The Mid-Year Economic and Fiscal Outlook is released each year by the government, which is often referred to as the mini-budget. Some years the MYEFO passes by without any tax-related developments. However, on 13 December 2023, the MYEFO documents were released containing brief details of some policy decisions made by the Government which affect the tax system and are worth noting.
GIC and SIC Deductions
The Government plans to deny deductions for ATO interest charges, especially the general interest charge (GIC) and the shortfall interest charge (SIC). When tax debts aren’t paid on time, GIC is applied while SIC applies when a tax liability has been incorrectly self-assessed and results in a tax shortfall. Currently, both GIC (General Interest Charge) and SIC (Shortfall Interest Charge) amounts are deductible under the tax-related expenses rules in section 25-5. If ATO (Australian Taxation Office) waives off GIC or SIC, then according to the assessable recoupment rules in Subdivision 20-A, these amounts are included in assessable income. The government has announced its plans to disallow deductions for GIC and SIC amounts incurred in income years commencing on or after 1 July 2025. However, the Commissioner will still have the authority to waive GIC or SIC amounts where appropriate.
Luxury Car Tax and Fuel-Efficient Vehicles
With regards to the Luxury Car Tax (LCT) system, the government is proposing to update it by refining the definition of a fuel-efficient vehicle and revising the indexation rate for the LCT value threshold for all the rest of the luxury vehicles. These changes will come into effect from 1 July 2025. Luxury cars with an LCT value above the relevant threshold will attract LCT at a rate of 33%. There are two thresholds for the LCT:
a higher threshold that is applied to fuel-efficient vehicles
a lower threshold that is applied to all other luxury vehicles.
The government may reduce the maximum fuel consumption to 3.5 litres per 100 km from 7 litres per 100 km. The government is also planning to make changes to the indexation rate of the LCT value threshold for all luxury vehicles from headline CPI to the motor vehicle purchase sub-group of the CPI, matching it with the indexation of the LCT value threshold for fuel-efficient vehicles.

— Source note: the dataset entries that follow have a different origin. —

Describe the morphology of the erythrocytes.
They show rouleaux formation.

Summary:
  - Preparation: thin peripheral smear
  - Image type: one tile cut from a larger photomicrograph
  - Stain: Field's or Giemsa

Foreign Resident Capital Gains Withholding
The Government introduced the foreign residential capital gains withholding system with effect from 1 July 2016 due to concerns about the integrity of the tax system when foreign residents dispose of taxable Australian property. The Government plans to maximise the foreign resident capital gains withholding tax rate to 15% from 12.5% and minimise the withholding threshold to nil from $750,000. The changes may apply to the real property disposal with the contract entered into from 1 January 2025.